Diese Reise startete ich in Chicago, wo ich ein paar Tage
bei meiner Cousine verbrachte. Natürlich fuhr ich wieder in
den 103. Stock des Sears Towers um den Überblick über die
Stadt zu geniessen. Im Grant Park besuchte ich das Sommerfest mit
diversen Restaurants und Imbissständen.
Anschliessend fuhr ich mit meinem Cousin nach Milwaukee, um ein
paar Tage bei ihm und seiner Frau zu verbringen. Mit einem
Inlandflug von Milwaukee nach Miami erreichte ich mein
nächstes Ziel. Nach einer ausgiebigen Besichtigung von Miami
und Miami-Beach, fuhr ich mit einem Mietauto nach Orlando. Dort
besuchte ich das Disney Word.
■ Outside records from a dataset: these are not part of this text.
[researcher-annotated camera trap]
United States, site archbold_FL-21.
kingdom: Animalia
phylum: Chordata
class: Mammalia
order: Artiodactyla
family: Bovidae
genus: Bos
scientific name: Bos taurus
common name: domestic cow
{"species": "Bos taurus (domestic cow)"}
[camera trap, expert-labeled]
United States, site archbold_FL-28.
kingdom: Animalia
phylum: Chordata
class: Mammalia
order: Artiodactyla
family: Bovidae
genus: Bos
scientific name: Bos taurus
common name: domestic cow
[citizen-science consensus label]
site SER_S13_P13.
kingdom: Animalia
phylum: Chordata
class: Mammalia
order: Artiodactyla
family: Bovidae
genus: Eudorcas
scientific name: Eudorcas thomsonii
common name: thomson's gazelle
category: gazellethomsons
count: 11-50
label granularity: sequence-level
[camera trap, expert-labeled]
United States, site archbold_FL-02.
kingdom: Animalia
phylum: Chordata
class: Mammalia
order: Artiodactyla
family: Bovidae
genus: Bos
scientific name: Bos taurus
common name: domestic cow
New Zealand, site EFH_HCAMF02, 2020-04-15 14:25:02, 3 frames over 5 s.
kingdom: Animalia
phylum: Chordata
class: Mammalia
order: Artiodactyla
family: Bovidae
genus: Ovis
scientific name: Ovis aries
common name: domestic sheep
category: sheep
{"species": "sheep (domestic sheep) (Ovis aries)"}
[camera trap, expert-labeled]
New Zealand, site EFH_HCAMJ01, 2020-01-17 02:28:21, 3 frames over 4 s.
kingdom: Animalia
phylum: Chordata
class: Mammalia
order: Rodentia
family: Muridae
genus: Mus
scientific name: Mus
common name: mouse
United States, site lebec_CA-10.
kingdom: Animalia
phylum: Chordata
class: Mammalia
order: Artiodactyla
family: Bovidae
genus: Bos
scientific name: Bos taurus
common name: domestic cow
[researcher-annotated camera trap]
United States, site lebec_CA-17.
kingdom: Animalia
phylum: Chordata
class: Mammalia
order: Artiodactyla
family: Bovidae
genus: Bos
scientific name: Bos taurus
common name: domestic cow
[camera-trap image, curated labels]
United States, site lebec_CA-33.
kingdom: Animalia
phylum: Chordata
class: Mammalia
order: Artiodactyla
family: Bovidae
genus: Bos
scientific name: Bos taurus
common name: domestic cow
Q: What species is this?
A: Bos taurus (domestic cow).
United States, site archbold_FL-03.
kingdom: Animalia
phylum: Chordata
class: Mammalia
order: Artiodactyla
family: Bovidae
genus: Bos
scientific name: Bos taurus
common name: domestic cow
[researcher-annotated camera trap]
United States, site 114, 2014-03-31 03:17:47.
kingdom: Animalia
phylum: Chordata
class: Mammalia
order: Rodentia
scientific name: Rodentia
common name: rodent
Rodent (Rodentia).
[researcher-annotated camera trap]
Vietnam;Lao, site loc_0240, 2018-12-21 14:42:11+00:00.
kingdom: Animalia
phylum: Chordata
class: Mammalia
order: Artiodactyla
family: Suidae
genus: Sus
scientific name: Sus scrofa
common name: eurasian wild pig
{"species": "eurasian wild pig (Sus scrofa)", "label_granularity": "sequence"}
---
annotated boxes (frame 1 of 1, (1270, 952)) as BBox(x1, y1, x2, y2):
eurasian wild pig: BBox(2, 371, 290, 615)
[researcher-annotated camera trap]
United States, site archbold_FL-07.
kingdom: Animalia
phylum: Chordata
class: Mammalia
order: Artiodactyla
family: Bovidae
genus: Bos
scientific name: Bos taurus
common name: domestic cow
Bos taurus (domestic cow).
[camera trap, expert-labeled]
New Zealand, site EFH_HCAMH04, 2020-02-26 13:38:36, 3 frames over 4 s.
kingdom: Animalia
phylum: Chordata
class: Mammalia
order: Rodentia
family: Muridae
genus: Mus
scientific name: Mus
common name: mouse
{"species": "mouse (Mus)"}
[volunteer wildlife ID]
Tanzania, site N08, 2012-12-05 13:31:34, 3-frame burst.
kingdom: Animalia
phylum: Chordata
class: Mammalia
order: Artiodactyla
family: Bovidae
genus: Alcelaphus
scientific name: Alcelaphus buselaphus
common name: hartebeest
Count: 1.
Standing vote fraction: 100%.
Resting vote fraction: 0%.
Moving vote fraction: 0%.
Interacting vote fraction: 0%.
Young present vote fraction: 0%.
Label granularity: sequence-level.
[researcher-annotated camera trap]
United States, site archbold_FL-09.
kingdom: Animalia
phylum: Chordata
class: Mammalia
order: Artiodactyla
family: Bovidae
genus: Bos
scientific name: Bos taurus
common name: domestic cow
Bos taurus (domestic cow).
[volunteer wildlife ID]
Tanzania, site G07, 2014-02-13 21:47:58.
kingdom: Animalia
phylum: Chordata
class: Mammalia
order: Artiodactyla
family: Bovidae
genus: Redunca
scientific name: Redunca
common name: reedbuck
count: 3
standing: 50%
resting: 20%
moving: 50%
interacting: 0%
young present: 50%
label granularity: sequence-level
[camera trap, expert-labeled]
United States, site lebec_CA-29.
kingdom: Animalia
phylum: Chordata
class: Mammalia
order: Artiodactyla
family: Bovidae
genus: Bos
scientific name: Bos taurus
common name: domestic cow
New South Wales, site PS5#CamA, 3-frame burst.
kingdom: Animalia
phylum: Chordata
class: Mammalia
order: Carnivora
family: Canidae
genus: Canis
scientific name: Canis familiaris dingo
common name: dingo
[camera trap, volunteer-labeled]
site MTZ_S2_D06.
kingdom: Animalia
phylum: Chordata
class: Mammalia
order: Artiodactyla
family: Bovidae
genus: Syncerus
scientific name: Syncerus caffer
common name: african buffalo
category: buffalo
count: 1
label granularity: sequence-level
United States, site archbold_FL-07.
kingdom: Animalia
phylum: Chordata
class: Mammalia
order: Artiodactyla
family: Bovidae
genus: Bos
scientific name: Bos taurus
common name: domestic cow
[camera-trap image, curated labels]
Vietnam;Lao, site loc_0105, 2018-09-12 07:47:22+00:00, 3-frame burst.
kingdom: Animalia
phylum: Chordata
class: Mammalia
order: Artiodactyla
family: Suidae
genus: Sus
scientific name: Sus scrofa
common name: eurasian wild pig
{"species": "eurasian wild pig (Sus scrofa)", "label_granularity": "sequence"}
Am eindrücklichsten war das
EPCOT Center, wo einem verschiedene Sachen aus der
Geschichte, der Gegenwart und der Zukunft der Technik erzählt
und aufgezeigt wurde.
Meine nächste Station war das Kennedy Space Center auf
Cape Cannaveral. Da ein Space Shuttle zum Start bereit stand,
machete ich eine Informationsrundfahrt, mit der Hoffnung nahe an
das Shuttle heran zu kommen. (Ich kannte ja die Tour von meiner
ersten Reise). Aber der Tourbus bog nach einem Halt vorher ab, so
dass ich das Shuttle nur von weitem sah.
Also wartete ich in der Nähe in einem Motel am Strand auf den
Start. Es war herrlich, den Tag hindurch am Strand liegen und im
Meer schwimmen, am Abend auf Entdeckungsreise durch diverse
Restaurants ziehen. Da der Start verschoben wurde und mein Heimflug
(Miami - Zürich) immer näher rückte, fuhr ich der
Küste entlang Richtung Miami weiter.
Als der nächste Starttermin bekannt gegeben wurde, war ich
schon zuweit südlich um wieder zum Cape zu fahren. Darum
schaute ich den Start im Fernsehen und als der Shuttle hoch genug
war, ging ich an den Strand um ihn so zu sehen. Das klappte
wunderbar, das Shuttle flog mit einer Flamme aus den Triebwerken
und einem riesen weissen Rauchschweif dem Weltall entgegen. Ein
amerikanisches Ehepaar hatte ein Radio an den Strand mitgenommen,
so dass wir den Kommentar des Sprechers und den Funkverkehr
zwischen Shuttle und Kontrollcenter hören konnten.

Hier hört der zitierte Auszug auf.